Two campus employees and an undergraduate English major are each $1,000 richer this week, thanks to their eloquent ruminations on the topic "But What I'd Really Like to Do Is.." Out of a field of 34 entries, the anonymous judge for this year's Lili Fabilli and Eric Hoffer Essay Contest selected three first-place essays - by Asian Studies student-affairs officer Sandra Wulff; Larry Ruth, a policy specialist and academic coordinator at the campus's Center for Forestry; and undergrad English major Erin Cooper.

Read the winning essays
by Larry Ruth and Sandra Wulff
The good news, delivered via e-mail from the Committee on Prizes, was followed promptly by the cool thousand, reports Wulff ("the quickest deposit into my account I've ever had from the university"). Having taken to writing essays for her own enjoyment, the campus staffer is "psyched" not merely because of the "found money," but by the "legitimization" of her until-now private scribblings.

Her essay contemplates how the object of one's dreams is sometimes not as compelling, ultimately, as the pleasure inherent in desiring. "I liked this essay because it was equivocal," the judge wrote. ".It didn't provide an easy answer, but gave a thoughtful response to the concept behind the topic."

But what Larry Ruth "would really like to do," he says in his own essay, is to retrieve his memories. Ruth chose to write about the aftermath of a bicycle accident last spring, which erased (at least temporarily) from his memory "two whole days, and parts of two more" (along with quotidian details like "the name of that Chinese restaurant on Solano"). The judge called Ruth's piece a "deeply personal essay that does not fall into the easy and deadly traps of a personal essay. There are no pitiful or heart-wrenching adjectives, but some very beautiful lines."

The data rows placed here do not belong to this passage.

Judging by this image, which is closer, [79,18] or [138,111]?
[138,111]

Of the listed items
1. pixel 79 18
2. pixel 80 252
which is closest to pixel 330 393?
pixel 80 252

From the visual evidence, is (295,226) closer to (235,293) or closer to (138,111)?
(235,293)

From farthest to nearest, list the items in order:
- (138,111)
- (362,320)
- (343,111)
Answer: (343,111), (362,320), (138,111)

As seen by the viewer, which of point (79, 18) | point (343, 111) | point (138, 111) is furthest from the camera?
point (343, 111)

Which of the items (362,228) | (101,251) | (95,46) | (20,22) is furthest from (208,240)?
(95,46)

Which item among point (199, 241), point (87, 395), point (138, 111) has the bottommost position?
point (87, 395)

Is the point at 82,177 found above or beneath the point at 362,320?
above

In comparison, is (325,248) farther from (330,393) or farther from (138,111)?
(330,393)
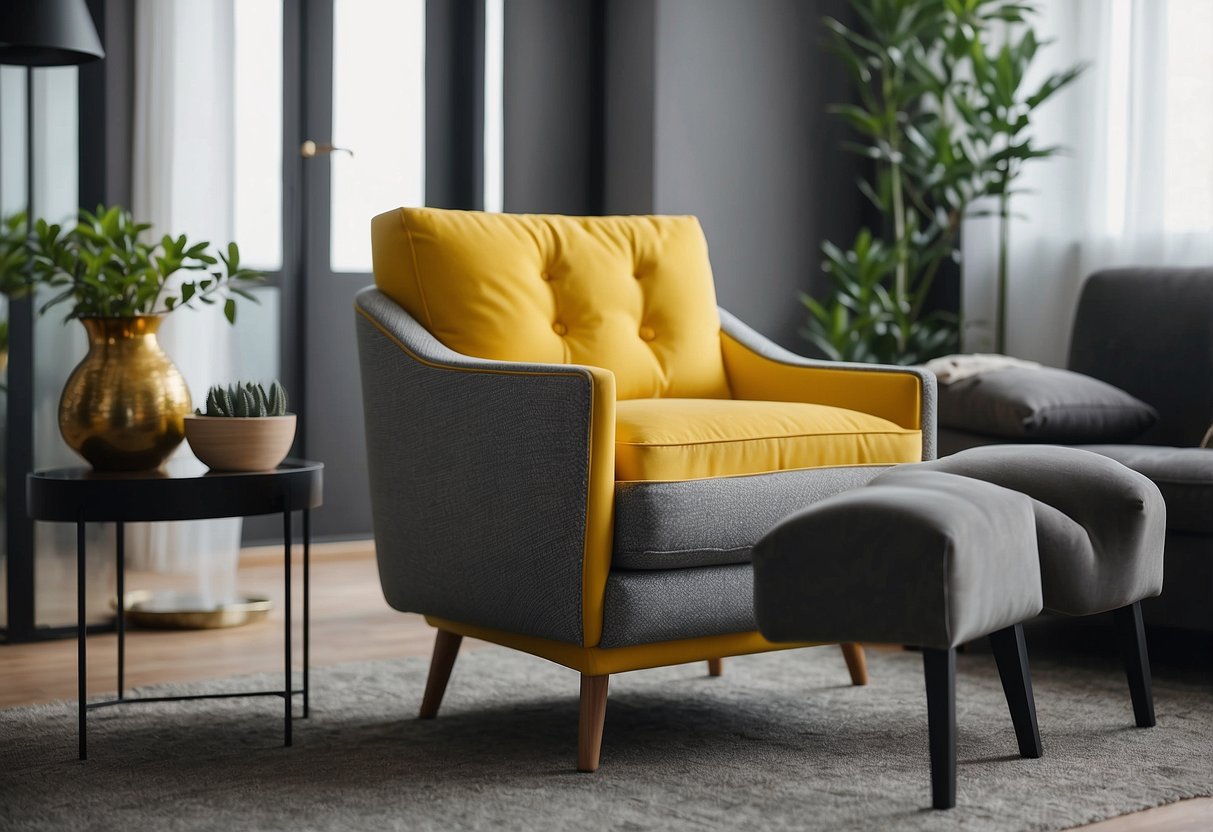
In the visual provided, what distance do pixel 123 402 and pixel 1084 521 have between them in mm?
1393

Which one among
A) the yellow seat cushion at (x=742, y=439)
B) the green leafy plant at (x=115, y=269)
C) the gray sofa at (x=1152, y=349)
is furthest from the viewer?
the gray sofa at (x=1152, y=349)

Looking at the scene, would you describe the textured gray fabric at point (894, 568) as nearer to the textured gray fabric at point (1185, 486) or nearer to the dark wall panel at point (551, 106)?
the textured gray fabric at point (1185, 486)

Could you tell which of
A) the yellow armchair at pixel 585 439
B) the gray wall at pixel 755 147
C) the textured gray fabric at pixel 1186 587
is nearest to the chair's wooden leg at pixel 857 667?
the yellow armchair at pixel 585 439

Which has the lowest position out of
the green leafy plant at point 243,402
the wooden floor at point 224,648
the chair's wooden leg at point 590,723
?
the wooden floor at point 224,648

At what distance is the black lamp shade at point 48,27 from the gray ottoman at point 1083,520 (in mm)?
1754

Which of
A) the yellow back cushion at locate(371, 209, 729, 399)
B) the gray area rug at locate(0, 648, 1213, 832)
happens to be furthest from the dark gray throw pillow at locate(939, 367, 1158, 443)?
the yellow back cushion at locate(371, 209, 729, 399)

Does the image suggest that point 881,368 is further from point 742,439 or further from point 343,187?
point 343,187

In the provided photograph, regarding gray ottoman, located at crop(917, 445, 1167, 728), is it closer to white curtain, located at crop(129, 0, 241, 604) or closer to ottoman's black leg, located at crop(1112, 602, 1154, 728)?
ottoman's black leg, located at crop(1112, 602, 1154, 728)

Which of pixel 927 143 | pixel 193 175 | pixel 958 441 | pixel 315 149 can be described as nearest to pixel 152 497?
pixel 193 175

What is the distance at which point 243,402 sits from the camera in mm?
2209

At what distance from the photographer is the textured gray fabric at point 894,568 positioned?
1.69m

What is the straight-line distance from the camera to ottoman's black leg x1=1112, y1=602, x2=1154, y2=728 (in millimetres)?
2189

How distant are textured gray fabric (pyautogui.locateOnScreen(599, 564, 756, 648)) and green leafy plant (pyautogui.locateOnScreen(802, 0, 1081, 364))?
2.01m

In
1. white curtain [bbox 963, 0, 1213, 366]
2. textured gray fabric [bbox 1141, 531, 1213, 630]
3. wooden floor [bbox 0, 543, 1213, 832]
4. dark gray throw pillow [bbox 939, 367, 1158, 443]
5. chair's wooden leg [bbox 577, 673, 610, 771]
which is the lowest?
wooden floor [bbox 0, 543, 1213, 832]
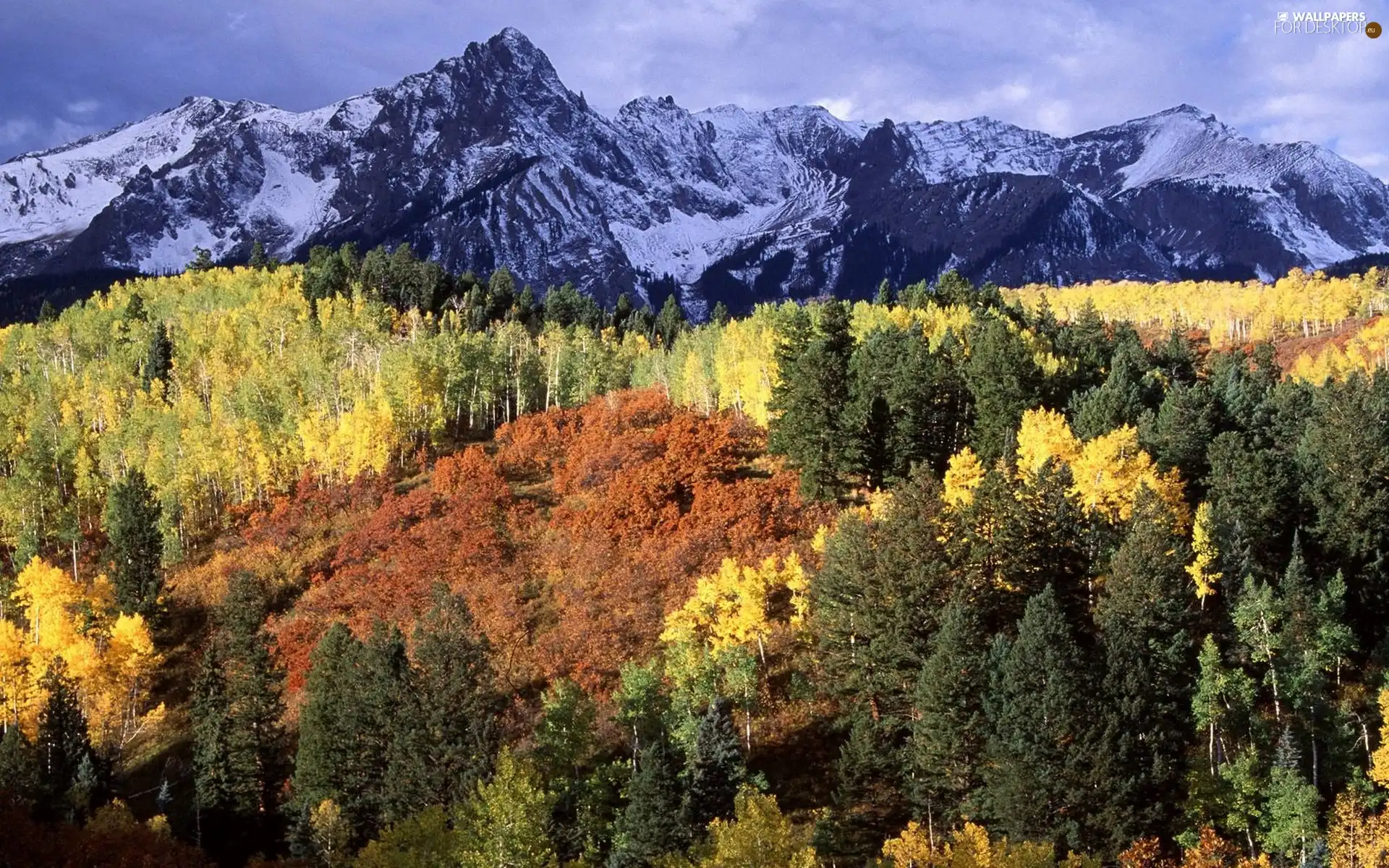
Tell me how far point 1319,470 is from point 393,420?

A Berkeley native, Ruth remembers reading columns in his youth by Eric Hoffer, the longshoreman/philosopher for whom the annual contest is named, in the San Francisco Chronicle. "He would essentially apply philosophical propositions to current events, social issues, city politics, state politics, Vietnam," Ruth recalls. "He was always interested in the complexities, rather than the simple rhetorical riffs that one often sees."

Hoffer believed that every idea could be expressed in less than 200 words. The essay contest he endowed in 1970 - the only Committee on Prizes competition open to staff and faculty as well as students - allows contestants an extra 300 words to express themselves on the year's designated topic ("Are Books Dead?," "If Only.," and "What Were They Thinking?" being three recent examples).

The Berkeleyan frequently publishes staffers' winning Fabilli-Hoffer essays (as we do again this year), and CNR's Ruth has read many of them over the years. "I've written something that is not very philosophical in the sense that Hoffer might have wished," he says. "But I like to think that he would have been pleased by the diversity of entries the contest receives."